Czech MEP throws damper on appeal for EU ban on denial of communist crimes


Six post-communist EU members, including the Czech Republic have urged Brussels to push for an EU ban on denial of communist crimes. In a joint appeal sent to the EU’s justice commissioner, Viviane Reding, they argue that the principle of justice should assure the same approach to all totalitarian regimes. Holocaust denial is already banned in many EU states and the six nations petitioning the EU justice commissioner would like to see similar treatment applied to the crimes of communism.

Karel Schwarzenberg, photo: CTK
In an open letter made available to the press this week, the foreign ministers of the Czech Republic, Hungary, Romania, Bulgaria, Latvia and Lithuania say that the denial of any totalitarian crime should be treated according to the same standard, in order to prevent favourable conditions for the rehabilitation and rebirth of such ideologies. Czech Foreign Minister Karel Schwarzenberg says the argument behind this is simple:

“In my opinion denial of Stalinist crimes is as serious a matter as Holocaust denial. Both the Communist and Nazi regimes took millions of lives. Both were mass murderers and those who served and abetted them participated in those murders. That’s all there is to it.”

In the open letter to the EU justice commissioner, the six-post communist states urge Brussels to take their concerns into account and are hoping their appeal will be given proper attention. However a call to Czech Social Democrat MEP Libor Rouček earlier today indicated this may not be as easy as it looks.

“I personally do not think that the crimes of communism are trivialized. To my knowledge this has never happened when we discuss these issues in the European Parliament and I do not think it has ever happened in the European Commission or at the Council. So I personally am very skeptical about this letter.”

Libor Rouček
It was signed by six post communist EU members. What do you think prompted the appeal?

“I personally think all those countries have internal problems – a rise in populism, xenophobia and racism – and these are the issues that the governments (by the way, all of them are right-wing governments) should focus on. I think that what we are seeing here is an attempt to distract attention from a difficult domestic situation in those countries.”
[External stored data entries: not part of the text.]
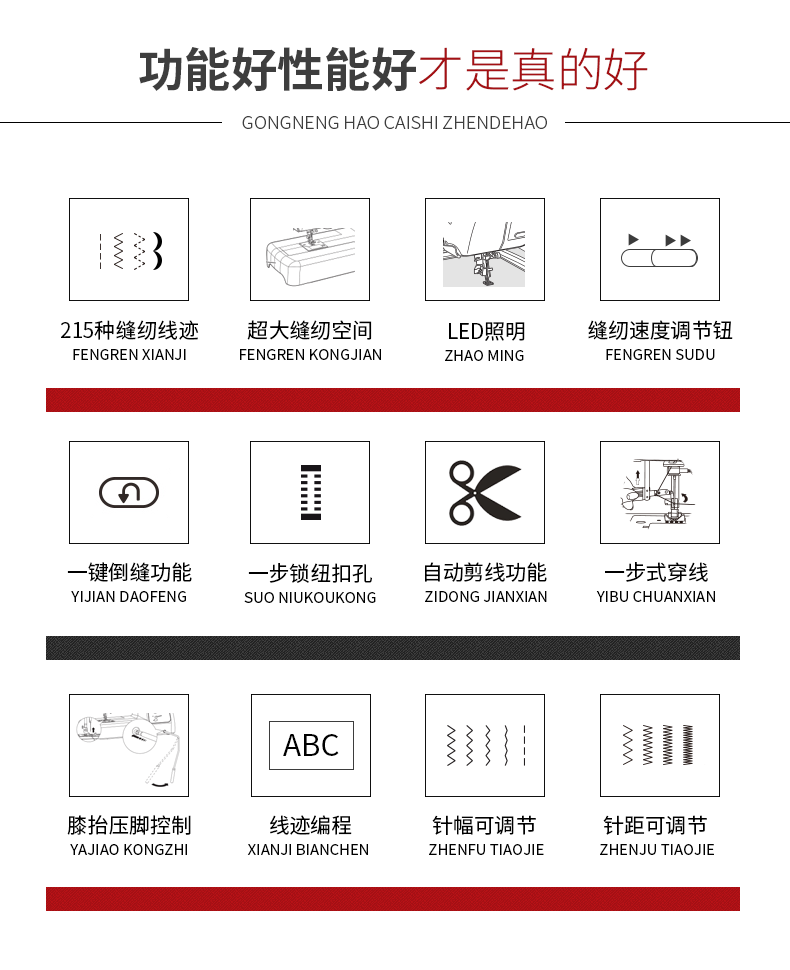 功能好性能好才是真的好

GONGNENG HAO CAISHI ZHENDEHAO

215种缝纫线迹
FENGREN XIANJI

超大缝纫空间
FENGREN KONGJIAN

LED照明
ZHAO MING

缝纫速度调节钮
FENGREN SUDU

一键倒缝功能
YIJIAN DAOFENG

一步锁纽扣孔
SUO NIUKOUKONG

自动剪线功能
ZIDONG JIANXIAN

一步式穿线
YIBU CHUANXIAN

ABC

膝抬压脚控制
YAJIAO KONGZHI

线迹编程
XIANJI BIANCHEN

针幅可调节
ZHENFU TIAOJIE

针距可调节
ZHENJU TIAOJIE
Holocaust denial is already banned in some EU member states. Do you not think that this problem deserves the same attention?
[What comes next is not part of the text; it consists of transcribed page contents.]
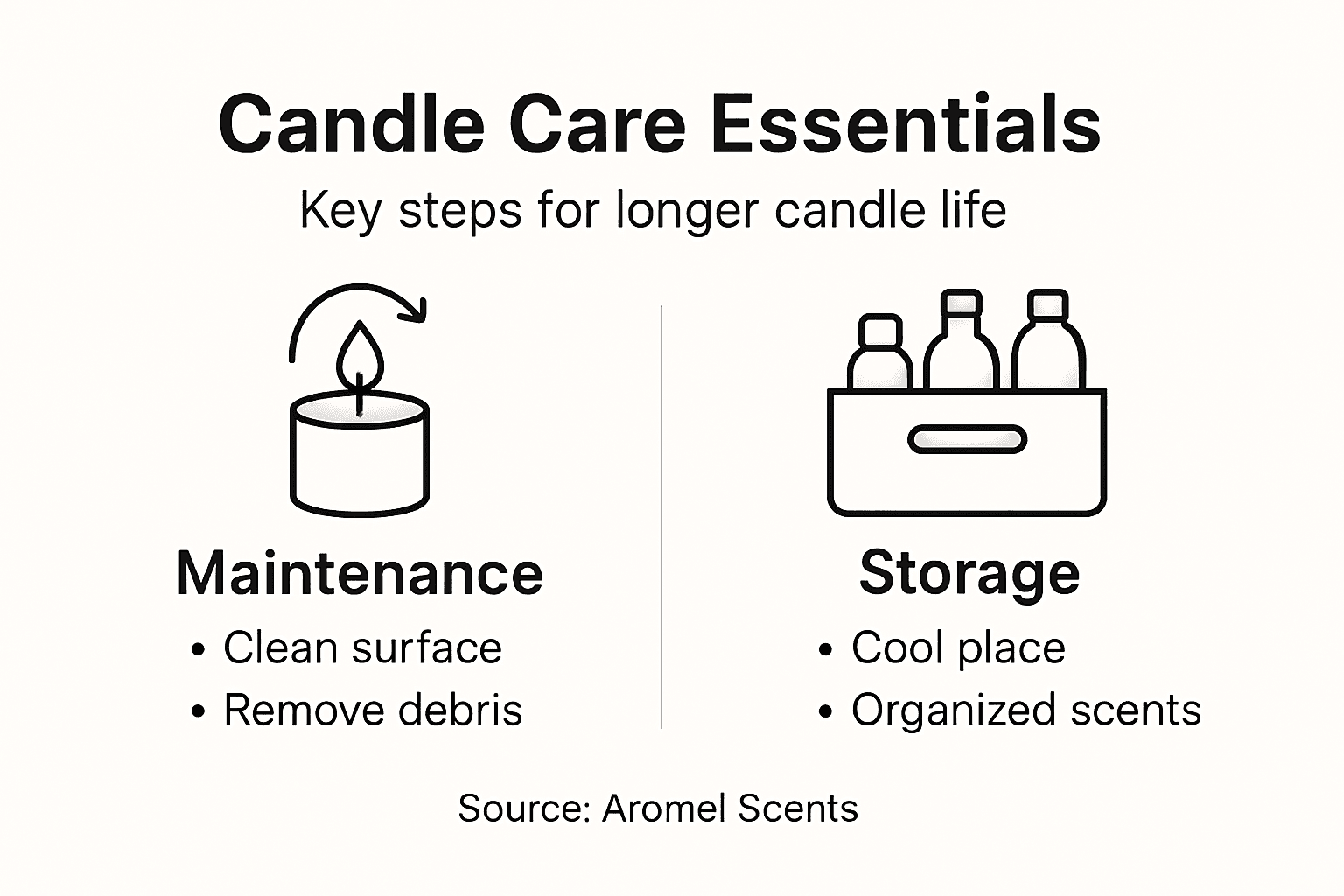 Candle Care Essentials

Key steps for longer candle life

Maintenance

• Clean surface
• Remove debris

Storage

• Cool place
• Organized scents

Source: Aromel Scents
“Yes, some EU states have a ban on Holocaust denial and some have a ban on denial of communist crimes. I really do not understand why the Czech foreign minister has signed this letter, because it is not a problem in the Czech Republic. If it is a problem in some other countries – well, they have had twenty years to deal with it.”
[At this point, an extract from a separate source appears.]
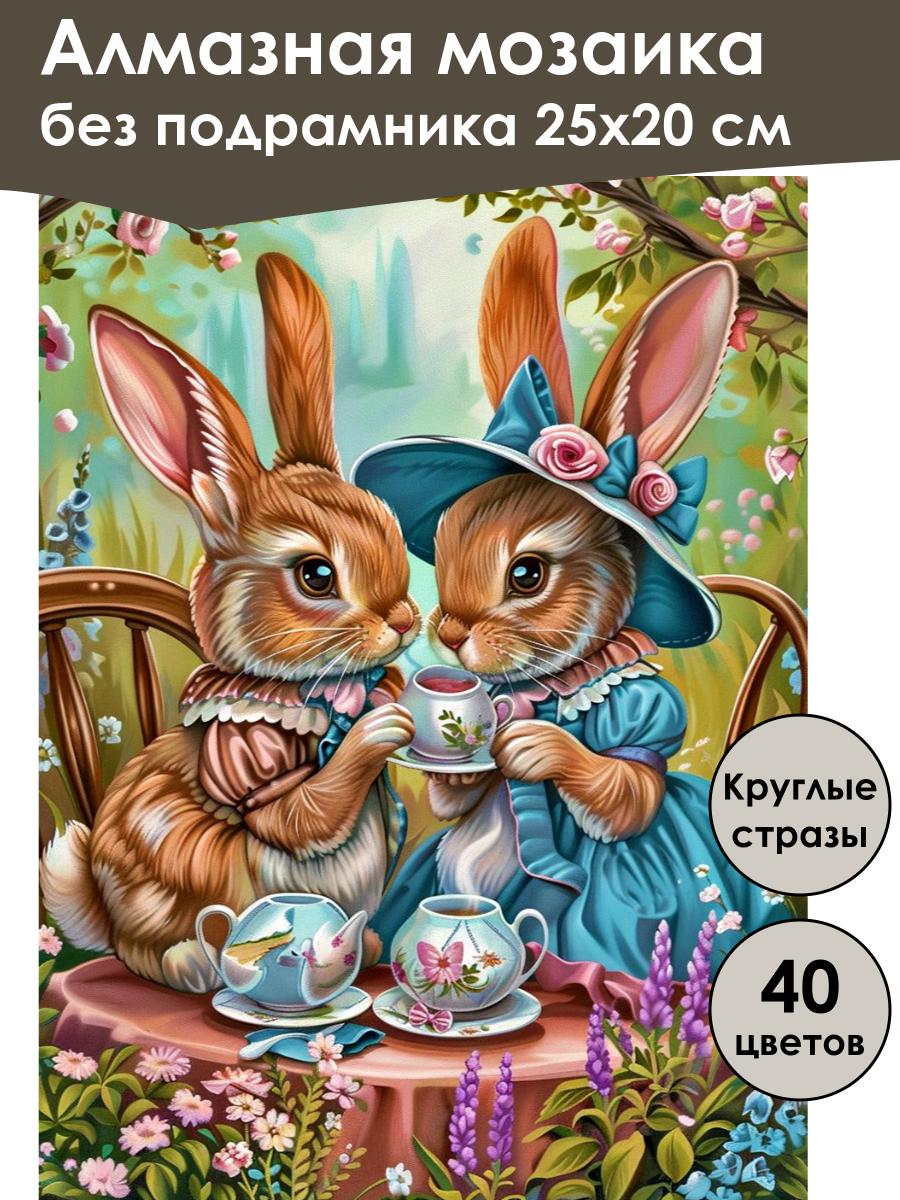 Алмазная мозаика без подрамника 25х20 см

Круглые стразы

40 цветов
So basically you feel that this should be resolved individually by member states?

“Exactly, and personally I do not see any country in the 27-member block where that would be a problem. What is a problem is the rise of xenophobia, homophobia, racism and those are the problems we need to deal with. Because politicians should look into the future and not constantly deal with the past. That should be left to the historians.”

Am I to understand that you feel there will not be enough political will in the EU for this appeal to be heard?

“I don’t think there will be, simply because, as I said, this is not an issue that would be important for the 27-member block. There are other issues not only of an economic nature that are more pressing – as I said - populism, xenophobia, racism.”

Do you have any idea how other MEPs have responded to this appeal – assuming they know about it, that is?

“I think that with the exception of a few MEPs from those six countries nobody has heard about it. It is not an issue that would be considered important for the agenda of the European Parliament.”